The page fault code in wp_copy_page() rightfully assumes if the CPU issued a write fault and the write bit in the pagetable is not set, no CPU can write to the page. That's wrong assumption after userfaultfd_writeprotect(). That's also wrong assumption after change_prot_numa() where the regular page fault code also would assume that if the present bit is not set and the page fault is running, there should be no stale TLB entry, but there is still.
So to stay safe, the page fault code must be prevented to run as long as long as the TLB flush remains pending. That is already achieved by the do_numa_page() path for change_prot_numa() and by the userfaultfd_pte_wp() path for userfaultfd_writeprotect().
The problem that needs fixing is that an un-wrprotect (i.e. userfaultfd_writeprotect() with UFFDIO_WRITEPROTECT_MODE_WP not set) could run in between the original wrprotect (i.e. userfaultfd_writeprotect() with UFFDIO_WRITEPROTECT_MODE_WP set) and wp_copy_page, while the TLB flush remains pending.
I may need to read your patch more carefully, but in general I do not like the approach. You are much more experienced than I am, but IMHO the TLB flushing logic needs to be further simplified and generalized and not the other way around.
The complexity is already too high. We have tlb_flush_batched and tlb_flush_pending, which I think should be (somehow) combined. tlb_gather_mmu() is designed for zapping, but can’t it be modified to suit protection changes to avoid buggy use-cases (as the wrong use in clear_refs_write() ) ?
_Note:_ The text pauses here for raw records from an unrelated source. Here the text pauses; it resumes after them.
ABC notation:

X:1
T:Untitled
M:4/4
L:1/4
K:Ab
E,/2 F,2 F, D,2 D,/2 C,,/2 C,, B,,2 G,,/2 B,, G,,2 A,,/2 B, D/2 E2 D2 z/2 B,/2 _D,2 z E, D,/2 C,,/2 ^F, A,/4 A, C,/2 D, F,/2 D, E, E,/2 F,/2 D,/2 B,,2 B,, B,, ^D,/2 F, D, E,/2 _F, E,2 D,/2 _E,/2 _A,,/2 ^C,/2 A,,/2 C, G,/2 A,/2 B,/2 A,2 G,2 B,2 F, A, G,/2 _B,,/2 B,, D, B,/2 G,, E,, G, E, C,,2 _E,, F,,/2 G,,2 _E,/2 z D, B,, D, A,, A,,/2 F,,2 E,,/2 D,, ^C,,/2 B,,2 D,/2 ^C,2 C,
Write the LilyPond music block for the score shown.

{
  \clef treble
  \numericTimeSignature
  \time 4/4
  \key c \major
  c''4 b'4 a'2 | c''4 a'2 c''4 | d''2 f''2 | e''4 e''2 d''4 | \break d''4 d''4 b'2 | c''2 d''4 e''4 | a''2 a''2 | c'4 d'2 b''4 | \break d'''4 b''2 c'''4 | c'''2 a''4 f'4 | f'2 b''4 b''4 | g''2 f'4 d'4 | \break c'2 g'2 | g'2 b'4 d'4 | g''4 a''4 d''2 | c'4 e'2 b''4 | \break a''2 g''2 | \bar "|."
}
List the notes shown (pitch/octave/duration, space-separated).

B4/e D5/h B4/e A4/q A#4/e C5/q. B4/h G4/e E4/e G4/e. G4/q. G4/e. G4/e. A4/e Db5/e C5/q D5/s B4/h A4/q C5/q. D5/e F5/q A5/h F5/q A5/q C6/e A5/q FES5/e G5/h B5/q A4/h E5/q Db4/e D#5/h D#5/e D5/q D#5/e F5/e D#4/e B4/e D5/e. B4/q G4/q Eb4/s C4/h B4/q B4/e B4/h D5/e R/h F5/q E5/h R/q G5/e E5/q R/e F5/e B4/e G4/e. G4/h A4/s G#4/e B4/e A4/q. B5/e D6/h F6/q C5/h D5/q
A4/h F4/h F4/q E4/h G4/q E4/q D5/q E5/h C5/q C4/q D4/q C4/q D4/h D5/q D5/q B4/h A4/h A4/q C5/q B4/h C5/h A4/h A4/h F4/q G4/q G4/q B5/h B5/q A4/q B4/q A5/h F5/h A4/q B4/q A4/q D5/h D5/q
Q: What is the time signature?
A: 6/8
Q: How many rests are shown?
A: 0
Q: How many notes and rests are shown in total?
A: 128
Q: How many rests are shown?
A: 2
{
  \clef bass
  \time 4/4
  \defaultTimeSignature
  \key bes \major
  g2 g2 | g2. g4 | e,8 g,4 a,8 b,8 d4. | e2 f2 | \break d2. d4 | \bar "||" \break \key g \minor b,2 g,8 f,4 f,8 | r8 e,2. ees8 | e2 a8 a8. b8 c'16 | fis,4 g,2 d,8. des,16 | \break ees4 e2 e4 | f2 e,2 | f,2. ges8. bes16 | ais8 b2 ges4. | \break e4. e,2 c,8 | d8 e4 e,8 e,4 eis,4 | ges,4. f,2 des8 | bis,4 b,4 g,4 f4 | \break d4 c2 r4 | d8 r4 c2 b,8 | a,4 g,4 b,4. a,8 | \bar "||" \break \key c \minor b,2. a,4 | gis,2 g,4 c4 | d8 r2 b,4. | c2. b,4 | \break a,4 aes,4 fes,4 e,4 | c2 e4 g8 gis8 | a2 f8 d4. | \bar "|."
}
So adding new userfaultfd specific code, which potentially does not address all the interactions (now or the future), is concerning.
In this regard, a similar problem to the one in userfaultfd (mmap_read_lock() while write-protecting) already exists with soft-dirty clearing, so any solution should also address the soft-dirty issue.